0

I am trying to add a conditional expectation that checks if the column "Value" is not equal to zero but only for a subset of the dataset where the column "Condition" contains the string "A".

I have two problems

  1. I don't know how to implement the contains/like functionality with the "Condition" column that should contain the string "A"

  2. Even if I use the examples with the equal sign from the internet, I currently get the following error message:

     df.expect_column_values_to_not_be_in_set(
    
         column='Value',
    
         value_set=[0],
    
         row_condition='Condition=="A"',
    
         result_format = "SUMMARY"
    
     )
    

TypeError: expect_column_values_to_not_be_in_set() got an unexpected keyword argument 'row_condition'

(The df is a delta file path converted with the SparkDFDataset function from great_expectations.dataset.sparkdf_dataset import SparkDFDataset)

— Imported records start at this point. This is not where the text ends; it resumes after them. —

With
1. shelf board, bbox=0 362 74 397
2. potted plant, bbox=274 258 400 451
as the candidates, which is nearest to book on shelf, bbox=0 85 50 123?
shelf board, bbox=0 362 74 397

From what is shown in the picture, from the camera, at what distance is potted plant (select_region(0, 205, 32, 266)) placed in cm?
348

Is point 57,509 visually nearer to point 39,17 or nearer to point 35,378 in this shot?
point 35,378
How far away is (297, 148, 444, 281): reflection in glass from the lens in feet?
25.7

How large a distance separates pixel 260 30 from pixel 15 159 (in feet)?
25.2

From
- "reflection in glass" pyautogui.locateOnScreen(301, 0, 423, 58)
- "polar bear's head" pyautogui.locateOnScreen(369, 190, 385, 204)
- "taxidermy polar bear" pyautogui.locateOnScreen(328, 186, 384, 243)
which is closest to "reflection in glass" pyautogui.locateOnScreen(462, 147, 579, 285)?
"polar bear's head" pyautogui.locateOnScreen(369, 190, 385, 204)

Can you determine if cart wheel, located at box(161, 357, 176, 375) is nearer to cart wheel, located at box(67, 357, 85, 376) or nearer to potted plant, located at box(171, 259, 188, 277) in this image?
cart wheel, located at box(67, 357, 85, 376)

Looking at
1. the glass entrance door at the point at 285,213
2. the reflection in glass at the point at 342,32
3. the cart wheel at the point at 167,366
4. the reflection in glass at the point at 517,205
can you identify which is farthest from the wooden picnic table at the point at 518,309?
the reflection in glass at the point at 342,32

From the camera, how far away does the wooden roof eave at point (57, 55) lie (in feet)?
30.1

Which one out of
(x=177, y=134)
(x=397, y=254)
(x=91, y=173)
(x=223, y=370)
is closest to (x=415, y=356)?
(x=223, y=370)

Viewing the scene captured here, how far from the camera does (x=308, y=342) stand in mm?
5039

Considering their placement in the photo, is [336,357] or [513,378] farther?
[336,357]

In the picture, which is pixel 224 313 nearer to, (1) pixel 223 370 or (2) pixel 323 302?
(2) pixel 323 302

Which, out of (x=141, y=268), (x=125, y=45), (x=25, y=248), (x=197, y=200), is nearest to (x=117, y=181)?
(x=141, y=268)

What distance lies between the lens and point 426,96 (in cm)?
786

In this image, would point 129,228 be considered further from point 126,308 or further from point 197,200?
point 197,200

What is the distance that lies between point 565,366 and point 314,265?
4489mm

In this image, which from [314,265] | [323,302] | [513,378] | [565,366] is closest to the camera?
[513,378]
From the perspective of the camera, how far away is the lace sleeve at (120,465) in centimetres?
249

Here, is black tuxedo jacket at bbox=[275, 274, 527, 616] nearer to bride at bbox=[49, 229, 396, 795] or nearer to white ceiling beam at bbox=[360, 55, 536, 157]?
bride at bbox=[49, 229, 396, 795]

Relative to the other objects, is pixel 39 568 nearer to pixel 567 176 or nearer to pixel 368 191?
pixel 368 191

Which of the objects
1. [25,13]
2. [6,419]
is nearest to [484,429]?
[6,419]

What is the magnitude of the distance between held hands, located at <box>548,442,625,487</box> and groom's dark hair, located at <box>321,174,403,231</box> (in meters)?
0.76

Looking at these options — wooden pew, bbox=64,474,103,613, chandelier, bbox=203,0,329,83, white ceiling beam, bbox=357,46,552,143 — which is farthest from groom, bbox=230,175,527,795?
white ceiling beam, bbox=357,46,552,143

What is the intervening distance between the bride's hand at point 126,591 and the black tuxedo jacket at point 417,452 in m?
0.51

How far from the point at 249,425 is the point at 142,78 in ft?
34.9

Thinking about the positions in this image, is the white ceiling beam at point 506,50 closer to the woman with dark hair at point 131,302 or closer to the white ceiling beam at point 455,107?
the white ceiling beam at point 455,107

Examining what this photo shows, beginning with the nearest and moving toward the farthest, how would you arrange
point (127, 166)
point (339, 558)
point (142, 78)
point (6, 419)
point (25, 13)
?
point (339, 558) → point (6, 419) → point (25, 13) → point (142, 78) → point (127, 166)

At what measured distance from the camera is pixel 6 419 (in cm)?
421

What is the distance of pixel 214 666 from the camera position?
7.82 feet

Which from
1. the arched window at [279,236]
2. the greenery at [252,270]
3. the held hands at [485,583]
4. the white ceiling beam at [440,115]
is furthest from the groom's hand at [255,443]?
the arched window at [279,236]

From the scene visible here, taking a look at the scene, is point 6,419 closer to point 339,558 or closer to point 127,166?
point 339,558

Thank you very much in advance!

I also tried it with the condition_parser but I got the same error message.

These are the links I used to come up with my code: https://docs.greatexpectations.io/docs/reference/expectations/conditional_expectations/#data-docs-and-conditional-expectations https://legacy.docs.greatexpectations.io/en/latest/reference/conditional_expectations.html

yuki
  • 3
  • 2

1 Answers1

0

Try below code according to your data set.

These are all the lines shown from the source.